Earnings revision. Given the outperformance in 3Q20, we raise our FY20F/FY21F earnings by 9%/3% to factor in higher earnings for the motor trading and auto parts divisions. We project a 26%yoy growth in FY21F earnings, to be driven mainly by the expected introduction of Perodua D55L (B-segment SUV) in 1Q21 and the accompanying spillover benefits on MBM’s motor trading and auto parts manufacturing.

Other units to leverage on recovery. The sharp recovery in auto sales bodes well for MBM’s other operating units: (1) DMMS operates the largest Perodua dealership group and should benefit from a strong recovery in Perodua sales (2) Auto parts manufacturing unit benefits from a recovery in TIP and aggressive new model introductions by the national cars e.g. the Proton X50 and the Perodua D55L (3) Federal Auto, positioned in the mid-to-high- end price segments, to benefit from broad improvement in TIV.

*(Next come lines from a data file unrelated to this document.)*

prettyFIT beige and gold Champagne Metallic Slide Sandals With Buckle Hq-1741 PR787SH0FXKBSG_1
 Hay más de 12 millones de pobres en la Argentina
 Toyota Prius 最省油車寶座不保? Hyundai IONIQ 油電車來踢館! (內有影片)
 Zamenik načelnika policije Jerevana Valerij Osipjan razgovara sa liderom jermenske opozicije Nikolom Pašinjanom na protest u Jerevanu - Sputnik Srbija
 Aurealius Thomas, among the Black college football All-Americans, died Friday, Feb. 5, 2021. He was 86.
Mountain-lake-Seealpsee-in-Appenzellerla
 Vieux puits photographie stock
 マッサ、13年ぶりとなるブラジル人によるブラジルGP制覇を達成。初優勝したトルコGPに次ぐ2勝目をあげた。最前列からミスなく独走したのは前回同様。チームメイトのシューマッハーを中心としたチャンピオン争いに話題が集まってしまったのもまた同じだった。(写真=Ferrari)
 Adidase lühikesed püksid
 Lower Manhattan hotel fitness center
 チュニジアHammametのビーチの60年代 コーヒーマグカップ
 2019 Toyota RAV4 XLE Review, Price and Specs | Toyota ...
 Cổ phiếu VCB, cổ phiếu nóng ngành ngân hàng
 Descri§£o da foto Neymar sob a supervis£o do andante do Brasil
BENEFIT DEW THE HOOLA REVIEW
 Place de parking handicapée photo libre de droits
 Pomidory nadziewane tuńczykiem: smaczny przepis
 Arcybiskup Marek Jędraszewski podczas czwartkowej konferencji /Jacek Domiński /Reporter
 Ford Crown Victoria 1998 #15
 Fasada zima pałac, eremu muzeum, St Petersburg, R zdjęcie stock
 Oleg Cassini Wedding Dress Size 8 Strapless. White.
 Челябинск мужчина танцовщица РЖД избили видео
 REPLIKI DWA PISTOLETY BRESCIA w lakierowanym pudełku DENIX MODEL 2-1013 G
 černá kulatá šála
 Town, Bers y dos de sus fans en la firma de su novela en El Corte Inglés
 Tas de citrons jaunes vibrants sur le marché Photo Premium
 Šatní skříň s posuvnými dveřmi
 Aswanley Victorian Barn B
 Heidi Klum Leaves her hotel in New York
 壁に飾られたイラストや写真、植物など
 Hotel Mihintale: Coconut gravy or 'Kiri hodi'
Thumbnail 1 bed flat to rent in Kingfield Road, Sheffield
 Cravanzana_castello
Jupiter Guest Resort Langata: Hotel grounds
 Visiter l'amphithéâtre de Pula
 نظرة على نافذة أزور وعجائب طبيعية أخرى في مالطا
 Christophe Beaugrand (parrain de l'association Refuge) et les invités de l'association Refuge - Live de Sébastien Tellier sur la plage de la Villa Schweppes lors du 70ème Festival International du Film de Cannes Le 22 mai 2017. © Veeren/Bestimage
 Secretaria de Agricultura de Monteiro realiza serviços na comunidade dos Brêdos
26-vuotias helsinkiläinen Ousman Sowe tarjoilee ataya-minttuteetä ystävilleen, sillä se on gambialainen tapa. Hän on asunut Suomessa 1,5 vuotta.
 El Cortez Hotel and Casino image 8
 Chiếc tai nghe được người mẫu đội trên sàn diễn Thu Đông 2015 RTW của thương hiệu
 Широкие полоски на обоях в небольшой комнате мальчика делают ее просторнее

Recommendation. Maintain BUY at higher TP of RM3.90 (from RM340), following the upward earnings revision in this report and pegging MBM at a higher 9x PER (from 8x previously) as the sector transitions into a recovery cycle. Key catalysts: (1) Earnings recovery from 3Q20 onwards (2) Launch of Perodua’s D55L i.e. new B-segment SUV, which plugs an important gap in its model mix (3) Sale of OMIA assets (4) Higher dividends on the back of an underleveraged balance sheet.